Deciphering the isoform-specific roles of ApolipopriteinE in Tau pathology

Alzheimer’s disease (AD) is the most common cause of dementia, affecting millions of people worldwide and presenting a critical challenge to healthcare systems, societies, and global economies. AD is typically categorised into two types: early-onset, which occurs before the age of 65, and late-onset, which develops after 65 and accounts for over 95% of cases. With an ageing global population, the prevalence of AD is expected to rise sharply, placing an increasing burden on healthcare infrastructure and creating significant financial strain.
Although the clinical presentation and pathological processes in AD can vary widely in severity and affected brain regions, nearly all patients share two defining pathological hallmarks: deposition of amyloid-beta (Aß) plaques and neurofibrillary tangles of tau in the affected brain. Among these, the accumulation of tau correlates more closely with disease severity than Aß, highlighting tau dysfunction as a critical target for understanding and treating AD.
The exact causes of late-onset AD remain unclear, but genetic factors play a significant role. The apolipoprotein E (APOE) gene is the strongest known genetic determinant of late-onset AD risk. APOE has three isoforms: APOE2, APOE3, and APOE4. APOE4 increases the risk of developing AD by up to 15-fold, whereas APOE2 provides a neuroprotective effect. Despite these well-established correlation, the molecular mechanisms through which APOE influences tau pathology and contributes to neurodegeneration remain poorly understood.

> [Data under study]
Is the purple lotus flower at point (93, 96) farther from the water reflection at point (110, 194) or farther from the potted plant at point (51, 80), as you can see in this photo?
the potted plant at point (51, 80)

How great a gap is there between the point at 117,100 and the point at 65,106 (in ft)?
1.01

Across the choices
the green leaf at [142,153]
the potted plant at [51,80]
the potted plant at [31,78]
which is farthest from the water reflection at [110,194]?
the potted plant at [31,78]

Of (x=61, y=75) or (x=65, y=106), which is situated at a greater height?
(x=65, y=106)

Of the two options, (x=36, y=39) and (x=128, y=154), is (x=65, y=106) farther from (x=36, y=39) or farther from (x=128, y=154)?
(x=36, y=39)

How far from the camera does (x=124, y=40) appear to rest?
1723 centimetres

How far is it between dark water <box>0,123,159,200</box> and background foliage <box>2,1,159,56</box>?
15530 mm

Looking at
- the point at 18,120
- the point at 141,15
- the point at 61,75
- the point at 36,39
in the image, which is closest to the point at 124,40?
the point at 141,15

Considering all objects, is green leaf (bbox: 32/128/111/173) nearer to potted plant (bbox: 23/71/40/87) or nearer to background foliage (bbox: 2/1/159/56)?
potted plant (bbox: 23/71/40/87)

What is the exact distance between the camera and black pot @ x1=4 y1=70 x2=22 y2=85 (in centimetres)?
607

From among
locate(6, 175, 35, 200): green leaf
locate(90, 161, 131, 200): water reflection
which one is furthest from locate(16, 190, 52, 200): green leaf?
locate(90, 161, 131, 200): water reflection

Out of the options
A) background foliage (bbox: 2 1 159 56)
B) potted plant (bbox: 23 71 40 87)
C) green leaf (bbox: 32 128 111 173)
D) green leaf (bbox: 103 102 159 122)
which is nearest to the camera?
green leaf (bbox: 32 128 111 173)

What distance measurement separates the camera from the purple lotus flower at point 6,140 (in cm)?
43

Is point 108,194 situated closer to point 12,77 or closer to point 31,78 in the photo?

> [Questions to answer]
(a) According to the page on APOE and tau pathology, by how much can APOE4 increase the risk of developing Alzheimer's disease?
(b) Using the page on APOE and tau pathology, explain why tau dysfunction is described as a critical target for understanding and treating Alzheimer's disease.
(c) Reproduce the part of the page on APOE and tau pathology from "The exact causes" up to and including "remain poorly understood.".
The material above is separate from the page on APOE and tau pathology.

> [Results for each task]
(a) Up to 15-fold.

(b) The accumulation of tau correlates more closely with disease severity than amyloid-beta does. That closer link to severity is what highlights tau dysfunction as a critical target.

(c)
The exact causes of late-onset AD remain unclear, but genetic factors play a significant role. The apolipoprotein E (APOE) gene is the strongest known genetic determinant of late-onset AD risk. APOE has three isoforms: APOE2, APOE3, and APOE4. APOE4 increases the risk of developing AD by up to 15-fold, whereas APOE2 provides a neuroprotective effect. Despite these well-established correlation, the molecular mechanisms through which APOE influences tau pathology and contributes to neurodegeneration remain poorly understood.